2 ways to switch girls on to engineering

Engineering can be a cool career choice – but ingrained biases mean that girls don’t always agree. One solution is to grab their attention between the ages of 11 and 14; it’s the prime time to turn their perceptions around

Women have made great strides in the workforce on many fronts in the past few decades, yet in engineering it can seem as if time is standing still. Seven per cent of the engineering workforce in the UK is female, the lowest in the EU, and although employers such as Network Rail have
been trying to narrow the gap (we have a 14 per cent female workforce), much remains to be done.

Our industry needs to be prepared to look into the formative years of the nation’s girls to see how we can help combat stubborn stereotypes.

Earlier this year we worked with child psychologists and found that between the ages of 7 and 15 a number of different biases, conscious and unconscious, take hold.

Between the ages of 7 and 9, the feeling was that engineering was dirty and messy; between 10 and 12, that it was dangerous; and between 13 and 15, doubtless as teenagerdom arrives, the worry was that it was unsocial and unglamorous.

Dr Simon Moore, who led the research, told us the prime opportunity to turn perceptions around is between the ages of 11 and 14 – the point at which girls’ career interests have shifted towards more technical careers but are not yet hardened by ingrained biases.

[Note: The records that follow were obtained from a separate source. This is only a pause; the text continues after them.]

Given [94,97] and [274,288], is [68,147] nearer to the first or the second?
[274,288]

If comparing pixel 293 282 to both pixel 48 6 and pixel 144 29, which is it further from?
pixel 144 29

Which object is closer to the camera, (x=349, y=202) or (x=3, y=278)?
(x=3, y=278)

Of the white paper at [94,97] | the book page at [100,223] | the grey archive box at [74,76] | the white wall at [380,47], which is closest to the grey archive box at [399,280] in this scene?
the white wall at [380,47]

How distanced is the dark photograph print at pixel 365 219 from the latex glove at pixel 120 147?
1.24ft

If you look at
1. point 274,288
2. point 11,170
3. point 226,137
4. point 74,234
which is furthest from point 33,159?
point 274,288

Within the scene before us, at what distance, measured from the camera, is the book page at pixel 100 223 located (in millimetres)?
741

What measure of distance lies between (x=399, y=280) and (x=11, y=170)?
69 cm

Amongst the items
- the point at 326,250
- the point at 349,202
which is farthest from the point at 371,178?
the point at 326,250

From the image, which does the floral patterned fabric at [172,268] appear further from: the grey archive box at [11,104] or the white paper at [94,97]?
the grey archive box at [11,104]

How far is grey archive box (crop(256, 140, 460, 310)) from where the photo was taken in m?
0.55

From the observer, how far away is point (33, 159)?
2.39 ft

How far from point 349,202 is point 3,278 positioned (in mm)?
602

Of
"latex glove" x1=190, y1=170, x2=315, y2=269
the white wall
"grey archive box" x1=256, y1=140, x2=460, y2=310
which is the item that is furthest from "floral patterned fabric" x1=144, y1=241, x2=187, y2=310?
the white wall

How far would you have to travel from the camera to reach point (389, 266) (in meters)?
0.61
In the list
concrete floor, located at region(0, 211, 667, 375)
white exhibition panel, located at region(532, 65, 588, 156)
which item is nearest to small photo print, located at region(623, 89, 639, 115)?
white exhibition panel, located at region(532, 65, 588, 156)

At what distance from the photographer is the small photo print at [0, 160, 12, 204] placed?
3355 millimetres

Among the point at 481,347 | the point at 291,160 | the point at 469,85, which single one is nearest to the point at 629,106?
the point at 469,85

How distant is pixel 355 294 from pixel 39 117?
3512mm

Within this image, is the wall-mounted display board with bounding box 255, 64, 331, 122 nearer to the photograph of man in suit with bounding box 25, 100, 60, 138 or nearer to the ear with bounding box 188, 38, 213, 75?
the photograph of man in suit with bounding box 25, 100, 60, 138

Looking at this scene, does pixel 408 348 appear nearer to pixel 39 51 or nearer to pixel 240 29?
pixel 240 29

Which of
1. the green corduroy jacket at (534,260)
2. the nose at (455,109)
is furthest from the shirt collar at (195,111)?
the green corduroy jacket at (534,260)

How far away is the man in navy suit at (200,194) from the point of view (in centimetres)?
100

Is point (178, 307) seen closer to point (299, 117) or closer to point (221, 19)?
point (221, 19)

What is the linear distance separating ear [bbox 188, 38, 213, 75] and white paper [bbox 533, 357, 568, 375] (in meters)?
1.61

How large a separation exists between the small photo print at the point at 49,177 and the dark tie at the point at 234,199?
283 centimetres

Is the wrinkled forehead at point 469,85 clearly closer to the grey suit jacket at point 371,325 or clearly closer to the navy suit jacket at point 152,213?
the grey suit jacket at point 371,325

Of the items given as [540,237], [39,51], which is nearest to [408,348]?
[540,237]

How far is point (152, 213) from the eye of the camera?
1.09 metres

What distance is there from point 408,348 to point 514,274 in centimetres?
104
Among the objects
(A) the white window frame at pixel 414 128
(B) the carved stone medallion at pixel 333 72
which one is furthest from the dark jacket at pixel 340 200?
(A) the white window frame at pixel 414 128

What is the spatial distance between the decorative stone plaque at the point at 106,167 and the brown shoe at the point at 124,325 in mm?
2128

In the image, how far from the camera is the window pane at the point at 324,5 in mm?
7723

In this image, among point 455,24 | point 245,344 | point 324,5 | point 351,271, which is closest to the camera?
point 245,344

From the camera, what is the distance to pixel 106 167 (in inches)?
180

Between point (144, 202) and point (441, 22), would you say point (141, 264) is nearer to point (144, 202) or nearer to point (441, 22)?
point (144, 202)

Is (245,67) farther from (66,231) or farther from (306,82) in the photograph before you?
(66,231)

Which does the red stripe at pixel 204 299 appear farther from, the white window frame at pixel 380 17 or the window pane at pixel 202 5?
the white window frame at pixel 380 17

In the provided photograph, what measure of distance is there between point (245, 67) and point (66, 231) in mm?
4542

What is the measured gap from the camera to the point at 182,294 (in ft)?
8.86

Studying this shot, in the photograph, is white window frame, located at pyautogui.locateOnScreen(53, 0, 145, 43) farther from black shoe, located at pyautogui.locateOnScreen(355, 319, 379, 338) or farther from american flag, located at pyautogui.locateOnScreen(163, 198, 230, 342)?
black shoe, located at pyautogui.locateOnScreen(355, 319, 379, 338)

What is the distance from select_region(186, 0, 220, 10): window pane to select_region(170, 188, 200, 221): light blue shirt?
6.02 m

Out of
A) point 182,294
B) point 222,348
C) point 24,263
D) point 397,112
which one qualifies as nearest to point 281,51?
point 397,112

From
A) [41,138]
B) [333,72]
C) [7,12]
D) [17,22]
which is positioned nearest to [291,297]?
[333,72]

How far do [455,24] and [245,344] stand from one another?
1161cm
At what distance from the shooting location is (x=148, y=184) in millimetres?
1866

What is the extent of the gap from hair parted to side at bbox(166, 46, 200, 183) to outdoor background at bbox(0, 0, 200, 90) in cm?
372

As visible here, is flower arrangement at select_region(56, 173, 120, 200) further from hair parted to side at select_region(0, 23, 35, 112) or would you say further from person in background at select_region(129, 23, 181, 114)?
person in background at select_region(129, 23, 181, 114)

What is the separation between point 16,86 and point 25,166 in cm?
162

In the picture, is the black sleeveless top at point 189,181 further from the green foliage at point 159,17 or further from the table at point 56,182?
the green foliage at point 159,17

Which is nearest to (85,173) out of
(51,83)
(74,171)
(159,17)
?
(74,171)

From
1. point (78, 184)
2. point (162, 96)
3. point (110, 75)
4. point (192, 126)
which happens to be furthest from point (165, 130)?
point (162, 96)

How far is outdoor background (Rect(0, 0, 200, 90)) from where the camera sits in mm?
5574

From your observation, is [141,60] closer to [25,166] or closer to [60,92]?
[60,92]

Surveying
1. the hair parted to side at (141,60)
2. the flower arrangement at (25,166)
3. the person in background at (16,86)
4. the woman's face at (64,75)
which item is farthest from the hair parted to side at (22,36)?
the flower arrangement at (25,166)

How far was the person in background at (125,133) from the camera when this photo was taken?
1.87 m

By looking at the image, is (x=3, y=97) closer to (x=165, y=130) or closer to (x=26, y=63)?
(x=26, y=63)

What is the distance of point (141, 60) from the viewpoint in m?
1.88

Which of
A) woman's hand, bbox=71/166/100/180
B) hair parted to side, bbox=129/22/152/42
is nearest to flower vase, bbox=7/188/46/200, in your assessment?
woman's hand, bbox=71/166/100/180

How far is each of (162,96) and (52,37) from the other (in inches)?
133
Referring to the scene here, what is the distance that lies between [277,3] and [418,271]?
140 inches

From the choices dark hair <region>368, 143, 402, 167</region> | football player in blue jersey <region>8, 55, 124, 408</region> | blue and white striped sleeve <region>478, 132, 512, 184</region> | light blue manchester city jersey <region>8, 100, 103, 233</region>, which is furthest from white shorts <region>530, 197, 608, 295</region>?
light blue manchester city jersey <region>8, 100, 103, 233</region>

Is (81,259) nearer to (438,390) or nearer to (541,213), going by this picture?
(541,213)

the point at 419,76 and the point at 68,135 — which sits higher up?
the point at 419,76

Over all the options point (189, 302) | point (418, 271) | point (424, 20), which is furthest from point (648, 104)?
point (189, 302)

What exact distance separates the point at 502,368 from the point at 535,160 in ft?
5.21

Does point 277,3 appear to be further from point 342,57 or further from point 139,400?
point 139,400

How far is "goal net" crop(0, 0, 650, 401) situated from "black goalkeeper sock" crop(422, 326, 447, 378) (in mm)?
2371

However, if those biases remain beyond 14, girls are at risk of switching off for good from the idea of engineering.

What can engineering employers do about this?

Make better use of resources

We have access to the greatest group of role models you could ask for – brilliant, talented, and skilful women who manage huge infrastructure projects. These wonderful women are equally comfortable holding their own and presenting complex plans to a room full of senior executives, as they are directing a pre-dominantly male construction site.

Someone like chief mechanical engineer Kamini Edgely, who at 26 was managing a team of 60 engineers on the upgrade of the West Coast main line running from Glasgow to London Euston, cannot help but to impress girls of a certain age who are looking for confident women to emulate.

At an event we held for schoolgirls at our York training centre in the summer, we noticed how well they responded to female engineers such as Kamini who came to talk to them; women who spend their days in charge of large, highly skilled teams and working with leading edge machinery are impressively self-assured. There can be a touch of cool to female engineering careers, and deployed at the right time in a schoolgirl’s life this can be a powerful weapon.

We need more events of this sort where girls can meet role models and envisage themselves in those roles.

Find a way to emphasise the social value of engineering

Our research discovered that when you started framing what engineers do in terms of being helpful, or solving problems – a rail engineer “helps” by doing everything from getting a nation to work on time to stopping people spilling their coffee as a train goes over points – engineering is much more attractive.

Much of the solution lies in how we position the question to our girls.

We do not need to ask them to choose between wading through grease and oil, or being good at sciences or walking down a catwalk. Nor do we need to be forcing girls into technical classes for the sake of it. Rather we need to be asking girls “do you want to be socially useful” and showing them engineering as a way of doing that. Network Rail’s new Barclays-sponsored work experience programme and our national careers advice work will be structured to make the range of possibilities clearer.

Our industry needs to step up to the plate in challenging stereotypes that have no place in the 21st century. Network Rail chief executive Mark Carne recently publicly pledged to address the “macho culture” of the rail industry, in order to improve perceptions for the better both within it rail and externally.

We need to switch on now to getting girls into engineering – or face losing their talent forever.